▶ Task instructions:
Give back exactly the lines from the one containing "annotated detections (frame 2" through the end of the records, including both, and no others.

▶ Information supplied:
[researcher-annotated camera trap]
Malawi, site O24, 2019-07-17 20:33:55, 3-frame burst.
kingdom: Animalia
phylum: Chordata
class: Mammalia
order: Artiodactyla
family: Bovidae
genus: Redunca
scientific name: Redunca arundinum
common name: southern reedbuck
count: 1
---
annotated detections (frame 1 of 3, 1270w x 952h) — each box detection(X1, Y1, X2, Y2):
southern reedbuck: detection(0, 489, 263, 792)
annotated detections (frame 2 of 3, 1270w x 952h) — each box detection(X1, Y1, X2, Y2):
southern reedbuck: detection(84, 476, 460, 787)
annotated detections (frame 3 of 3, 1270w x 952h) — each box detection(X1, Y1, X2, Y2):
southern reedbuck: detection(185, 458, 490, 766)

▶ Output of the task:
annotated detections (frame 2 of 3, 1270w x 952h) — each box detection(X1, Y1, X2, Y2):
southern reedbuck: detection(84, 476, 460, 787)
annotated detections (frame 3 of 3, 1270w x 952h) — each box detection(X1, Y1, X2, Y2):
southern reedbuck: detection(185, 458, 490, 766)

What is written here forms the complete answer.